→ **ВЫПОЛНИТЕ ЗАДАНИЯ**:
(a) Перепишите из отрывка о Распутине и Гермогене всё, начиная со слов «С первого взгляда» и вниз до слов «и своеобразному диалекту.» включительно, без единого изменения.
(b) Продолжите отрывок о Распутине и Гермогене, начав сразу после его последнего предложения.

→ **ВЫБРАННЫЙ ОТРЫВОК**:
С первого взгляда Распутин очень понравился Гермогену: понравились эти живые, маленькие веселые глаза, неподдельная искренность и простота, исходящая от всего его существа, но особенно — резковатая, даже грубоватая манера говорить, свидетельствующая о природном уме и крестьянской хитрости и показавшаяся епископу особенно притягательной благодаря красивому глубокому звучанию голоса и своеобразному диалекту.

И Григорий с самого начала почувствовал симпатию к этому улыбчивому человеку. Гермоген и Распутин сразу же нашли общий язык и спустя несколько минут уже беседовали так непринужденно, как будто были старыми друзьями. Григорий Ефимович схватил вдруг руку епископа, ласково сжал ее и воскликнул:

— Ты мне нравишься! — Гермоген громко рассмеялся, а мягкий маленький отец Феофан не раз пытался перевести разговор на церковные темы. Как же хотелось ректору познакомить своего друга епископа с толкованием Евангелия, которое он слышал от странника, и услышать мнение на этот счет. Гермоген был очень образованным, и при этом искушенным в мирских делах человеком, и легко мог разобраться, что же, в конце концов, представляет собой Григорий Ефимович, поэтому Феофан с нетерпеливым любопытством ждал его суждения.

→ **ИСХОДНЫЕ ДАННЫЕ**:

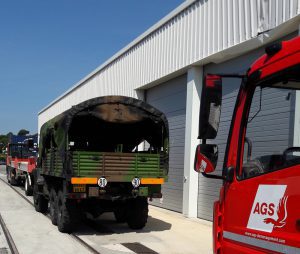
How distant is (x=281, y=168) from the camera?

→ **ОТВЕТЫ ПО ПОРЯДКУ**:
(a)
С первого взгляда Распутин очень понравился Гермогену: понравились эти живые, маленькие веселые глаза, неподдельная искренность и простота, исходящая от всего его существа, но особенно — резковатая, даже грубоватая манера говорить, свидетельствующая о природном уме и крестьянской хитрости и показавшаяся епископу особенно притягательной благодаря красивому глубокому звучанию голоса и своеобразному диалекту.

(b)
Между тем, епископ не был таким чувствительным и непосредственным, и его не так легко было увлечь, как ректора, но доброжелательный и всегда веселый характер сближал его с сибирским крестьянином. Разумеется, он не был мгновенно пленен «новым святым», но и его расположение к этому живому человеку было не меньше, чем восторженность чувствительного батюшки Феофана. И по ходу беседы с Григорием епископ все больше и больше пленялся его ясным и острым умом; то, что притягивало его к Григорию Ефимовичу, заключалось не в знании богословия, а, скорее, в непосредственном чувственном воздействии его слов.

Гермоген был истовым служителем Церкви и отличным проповедником; он мгновенно мог распознать, какое сильное влияние тот в состоянии оказать и какой ценной может быть его помощь православному делу. Епископу казалось, что духовенство в борьбе против царящих в тот период в русской политике тенденций к всеобщему преклонению перед Западом нуждалось именно в таком человеке, как этот Григорий Ефимович, своей самобытной, оригинальной манерой разговора олицетворявший лучший образец человека из народа. В то время, пока Гермоген слушал странника, он усердно обдумывал, как бы получше использовать эту яркую, истинно русскую личность для своих политических целей. Вот почему после того, как Григорий Ефимович закончил говорить, епископ обратился к отцу Феофану, заметив, что надо бы сейчас же отвести старца к известному проповеднику монаху Илиодору.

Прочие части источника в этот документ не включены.